Of those, the last three didn't suffer any long term consequences (all three were employed relatively soon after they were fired), and the first happened too recently to really analyze.
I never understand these kinds of arguments. Is the idea that "because there are still enough good and decent people resisting the mob in order to prevent long term consequences for their targets that we should not condemn this mobbing at all"? What point are you making?
Presumably something to the effect of "It can't [currently] be a especially horrible problem if all the listed consequences were quickly fixed.". On the other hand, see (https://www.explainxkcd.com/wiki/index.php/2278).
Justine Sacco still suffers from severe PTSD and has to attend regular counselling.
Adria Richards fell off the face of the planet, was chronically unemployed for a while, then finally ended up at a no name company, probably making peanuts compared to where she was.
James Damore was also similarly unemployed for a while, was in several lawsuits with Google, and claims to be working at a start-up, but he may also just be freelancing since he's effectively unemployable.
Those are all long term consequences, so, you're effectively wrong here.
James Damore threw away an engineering job at Google with a long, generalized, and internally-shared rant about women, listing off their "Qualities". He then tried to start a lawsuit making it about his politics, which never went anywhere.
He sourced things from scientific journals, but he pieced them together to fit a narrative that he knows better about what women want.
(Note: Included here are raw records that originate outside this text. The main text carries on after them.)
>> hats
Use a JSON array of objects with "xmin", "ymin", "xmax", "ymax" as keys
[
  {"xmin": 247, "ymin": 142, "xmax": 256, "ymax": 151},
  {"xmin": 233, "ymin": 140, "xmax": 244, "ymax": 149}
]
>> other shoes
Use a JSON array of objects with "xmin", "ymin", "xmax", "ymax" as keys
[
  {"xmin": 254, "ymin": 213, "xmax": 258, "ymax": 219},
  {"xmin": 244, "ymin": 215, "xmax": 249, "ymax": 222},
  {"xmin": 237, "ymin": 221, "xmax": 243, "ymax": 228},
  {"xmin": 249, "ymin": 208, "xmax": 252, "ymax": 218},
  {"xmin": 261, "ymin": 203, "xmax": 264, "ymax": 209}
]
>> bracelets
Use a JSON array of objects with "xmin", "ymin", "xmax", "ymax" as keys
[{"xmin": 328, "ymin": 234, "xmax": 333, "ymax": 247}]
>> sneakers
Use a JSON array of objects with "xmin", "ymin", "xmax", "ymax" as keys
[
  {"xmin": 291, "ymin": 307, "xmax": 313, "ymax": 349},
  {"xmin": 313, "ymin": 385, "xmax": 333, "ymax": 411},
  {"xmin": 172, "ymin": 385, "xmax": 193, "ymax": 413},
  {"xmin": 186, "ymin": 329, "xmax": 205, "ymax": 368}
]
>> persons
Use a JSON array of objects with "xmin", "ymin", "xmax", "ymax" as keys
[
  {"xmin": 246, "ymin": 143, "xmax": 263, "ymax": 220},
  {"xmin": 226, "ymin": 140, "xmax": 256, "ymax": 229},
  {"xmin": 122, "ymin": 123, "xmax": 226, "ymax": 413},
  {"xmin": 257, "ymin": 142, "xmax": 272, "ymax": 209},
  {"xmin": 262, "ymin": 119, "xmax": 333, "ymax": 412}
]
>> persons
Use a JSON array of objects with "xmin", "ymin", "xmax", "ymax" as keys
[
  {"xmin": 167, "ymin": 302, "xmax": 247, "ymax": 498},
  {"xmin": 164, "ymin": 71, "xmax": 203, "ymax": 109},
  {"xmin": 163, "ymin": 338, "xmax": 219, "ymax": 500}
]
It wasn't a good argument.
The facts of his case are he went on bizarre and unsupported rant against women. Are you going to support the thesis that women are inherently intellectually inferior and that hiring practices that encourage hiring people from diverse groups are enforcing intellectual idiocacy?
Adria Richards is actually an interesting case. She was "cancelled" for cancelling someone else. One of the major criticisms of the Harper's letter is that people speaking out about injustice have historically faced severe retribution, and that the recent concern about cancellation is only in response to this retributory cannon being pointed toward those "in power".
I can't see the people who are today concerned about Cancellation standing up for Adria Richards were that to happen again today. See the recent argument between Yann LeCun and Timnit Gebru for a somewhat analogous situation.
The backlash against the person perceived as trying to cancel someone else was much greater than the initial "lash", so to speak.
> James Damore was also similarly unemployed for a while
Not a very long time though. And the lawsuits were ones he chose to file.
Yes and no. One of the concerns about cancel culture is that it results in people's lives being ruined/ended. This (usually) is not the case, even among the most egregious examples that people can come up with.
And how about the psychological effects on these people of being bullied by a large group of people online?
I don’t know what I’d do if it happened to me, but I know it would leave me in an even worse state mentally than I am in, because I know how it feels like to feel that other people don’t want you around.
Because social protections haven't eroded enough to get to the point where lives are actually ruined. Why wait to speak out against cancel culture until it's actually ruining lives?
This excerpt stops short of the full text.